Work to be completed = Please pick out and copy every line of the entries below that contains the string "item", matching case exactly.

Rows =
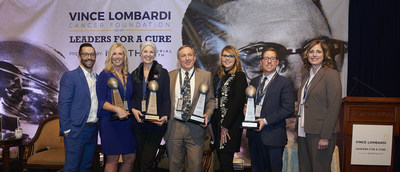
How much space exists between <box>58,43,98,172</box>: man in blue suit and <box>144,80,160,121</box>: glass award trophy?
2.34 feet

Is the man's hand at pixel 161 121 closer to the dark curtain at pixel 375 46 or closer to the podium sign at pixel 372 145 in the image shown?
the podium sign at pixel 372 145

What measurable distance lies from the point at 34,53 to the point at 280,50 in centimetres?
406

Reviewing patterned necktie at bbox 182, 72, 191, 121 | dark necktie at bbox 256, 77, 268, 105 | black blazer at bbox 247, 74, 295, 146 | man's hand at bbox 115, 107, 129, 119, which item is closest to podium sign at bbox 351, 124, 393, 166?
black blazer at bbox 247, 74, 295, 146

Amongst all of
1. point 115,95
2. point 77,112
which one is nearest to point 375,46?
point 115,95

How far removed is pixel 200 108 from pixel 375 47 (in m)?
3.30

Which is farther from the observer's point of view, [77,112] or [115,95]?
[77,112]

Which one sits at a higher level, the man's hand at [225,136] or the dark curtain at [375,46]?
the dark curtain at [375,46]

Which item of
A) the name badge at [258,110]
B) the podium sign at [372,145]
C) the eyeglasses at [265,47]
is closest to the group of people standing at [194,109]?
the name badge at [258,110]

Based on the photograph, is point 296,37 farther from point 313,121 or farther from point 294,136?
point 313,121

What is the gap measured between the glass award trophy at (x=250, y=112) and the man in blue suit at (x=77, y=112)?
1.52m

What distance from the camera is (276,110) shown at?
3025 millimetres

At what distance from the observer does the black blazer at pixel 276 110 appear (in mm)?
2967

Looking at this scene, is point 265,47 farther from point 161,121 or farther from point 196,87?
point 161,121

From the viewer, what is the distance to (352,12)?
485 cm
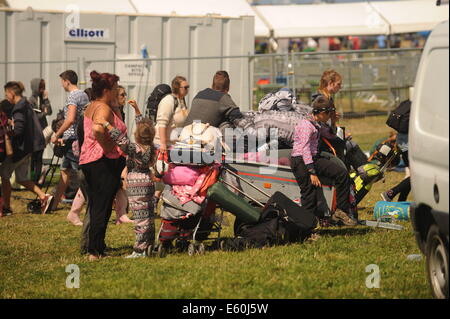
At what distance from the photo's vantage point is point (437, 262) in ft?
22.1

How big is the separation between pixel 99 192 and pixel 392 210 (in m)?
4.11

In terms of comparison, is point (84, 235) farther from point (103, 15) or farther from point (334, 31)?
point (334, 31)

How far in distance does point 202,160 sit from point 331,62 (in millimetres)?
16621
...
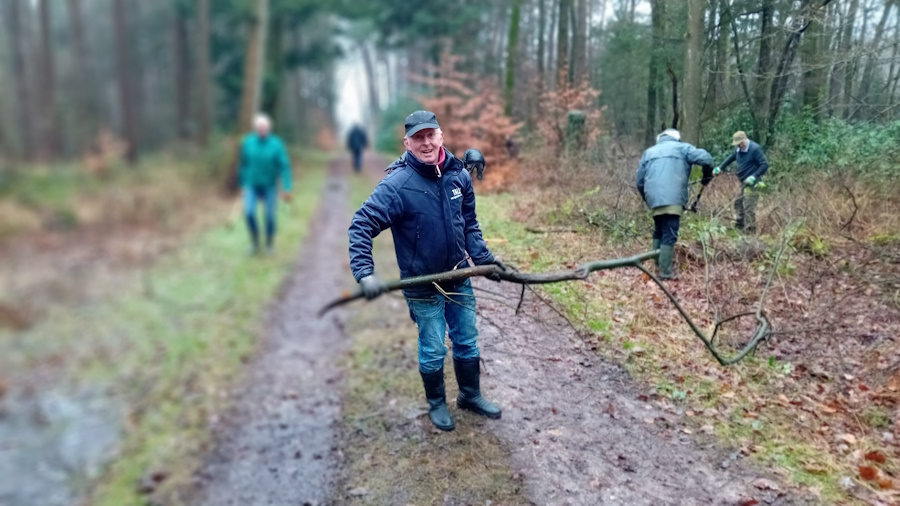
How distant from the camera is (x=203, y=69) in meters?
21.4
* * *
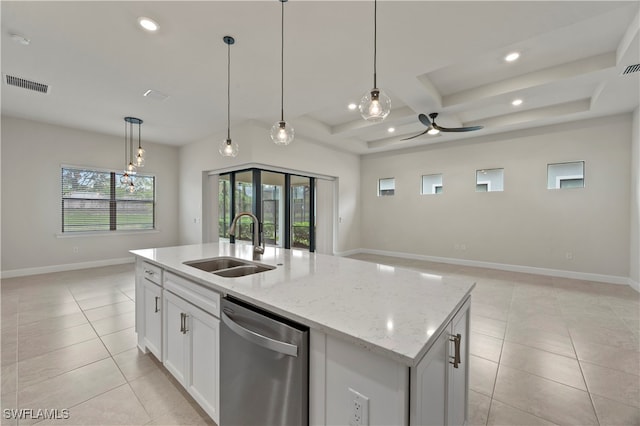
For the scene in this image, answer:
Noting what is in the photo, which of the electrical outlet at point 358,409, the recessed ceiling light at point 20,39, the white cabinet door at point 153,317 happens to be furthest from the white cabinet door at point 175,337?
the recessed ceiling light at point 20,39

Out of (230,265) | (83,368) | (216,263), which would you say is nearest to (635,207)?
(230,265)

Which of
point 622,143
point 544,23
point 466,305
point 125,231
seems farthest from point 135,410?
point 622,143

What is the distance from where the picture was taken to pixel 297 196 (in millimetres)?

Task answer =
Reviewing patterned necktie at bbox 182, 72, 191, 121 | dark necktie at bbox 256, 77, 268, 105 | black blazer at bbox 247, 74, 295, 146 | man's hand at bbox 115, 107, 129, 119, which item is closest to podium sign at bbox 351, 124, 393, 166?
Which item of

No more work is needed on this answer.